> _Page text_:

That emphasis on good education continued once the Selma Reformed Presbyterian Church was formed. The church oversaw the kindergarten and Knox Academy for many decades, finally ceding it to the public school system. Most of the adult members of the congregation have bachelor’s degrees and a significant number have advanced degrees.

Other ministries were operated as well, such as a hospital for Blacks, until integration did away with the need for a separate hospital. Activities were provided for Black youth, and what became the Selma YMCA now bears the name of one of Selma RPC’s pastors.

Civil Rights and Selma

In the middle of the 20th Century, Selma again became a focal point in a changing nation. Blacks had been freed from slavery for nearly a century but often had been denied rights that other Americans took for granted, such as the right to vote, the right to lawful assembly, and the right to equal access of public services such as restaurants, theaters, and hospitals. Southern states wrote some of these inequalities into their constitutions.

> _Spatial grounding data_:
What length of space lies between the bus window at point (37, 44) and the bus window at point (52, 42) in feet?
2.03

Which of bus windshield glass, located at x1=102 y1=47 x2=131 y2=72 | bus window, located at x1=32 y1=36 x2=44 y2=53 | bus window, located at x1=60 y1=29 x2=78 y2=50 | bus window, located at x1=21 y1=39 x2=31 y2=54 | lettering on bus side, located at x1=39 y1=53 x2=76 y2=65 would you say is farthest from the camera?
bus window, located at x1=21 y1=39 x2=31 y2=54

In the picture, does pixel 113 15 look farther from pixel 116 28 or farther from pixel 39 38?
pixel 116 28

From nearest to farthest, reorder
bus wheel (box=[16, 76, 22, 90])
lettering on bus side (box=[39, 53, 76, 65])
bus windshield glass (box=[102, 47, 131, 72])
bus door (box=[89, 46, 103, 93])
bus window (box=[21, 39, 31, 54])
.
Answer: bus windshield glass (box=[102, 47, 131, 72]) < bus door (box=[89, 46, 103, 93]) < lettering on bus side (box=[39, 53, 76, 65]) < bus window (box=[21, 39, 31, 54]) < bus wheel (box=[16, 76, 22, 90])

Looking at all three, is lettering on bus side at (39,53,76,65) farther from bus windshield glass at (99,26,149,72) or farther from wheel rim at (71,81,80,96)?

--

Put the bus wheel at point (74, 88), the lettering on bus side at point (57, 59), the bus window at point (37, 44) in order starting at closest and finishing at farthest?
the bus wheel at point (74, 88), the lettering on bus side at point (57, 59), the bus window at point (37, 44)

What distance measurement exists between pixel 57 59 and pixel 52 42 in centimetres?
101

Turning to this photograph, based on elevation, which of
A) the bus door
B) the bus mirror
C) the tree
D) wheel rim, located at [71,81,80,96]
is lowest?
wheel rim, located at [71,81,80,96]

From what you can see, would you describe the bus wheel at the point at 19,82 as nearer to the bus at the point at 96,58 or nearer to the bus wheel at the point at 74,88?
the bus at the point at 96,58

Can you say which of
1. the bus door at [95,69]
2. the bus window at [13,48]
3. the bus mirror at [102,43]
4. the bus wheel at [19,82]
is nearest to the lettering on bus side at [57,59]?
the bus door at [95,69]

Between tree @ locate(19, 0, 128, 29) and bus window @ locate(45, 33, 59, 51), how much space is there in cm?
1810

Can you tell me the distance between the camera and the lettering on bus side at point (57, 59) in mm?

> _Your tasks_:
(1) In the Selma church text, what two schools did the church oversee for many decades?
(2) Repeat the Selma church text from "Civil Rights and" to "into their constitutions.".

> _Results of the tasks_:
(1) The kindergarten and Knox Academy.

(2)
Civil Rights and Selma

In the middle of the 20th Century, Selma again became a focal point in a changing nation. Blacks had been freed from slavery for nearly a century but often had been denied rights that other Americans took for granted, such as the right to vote, the right to lawful assembly, and the right to equal access of public services such as restaurants, theaters, and hospitals. Southern states wrote some of these inequalities into their constitutions.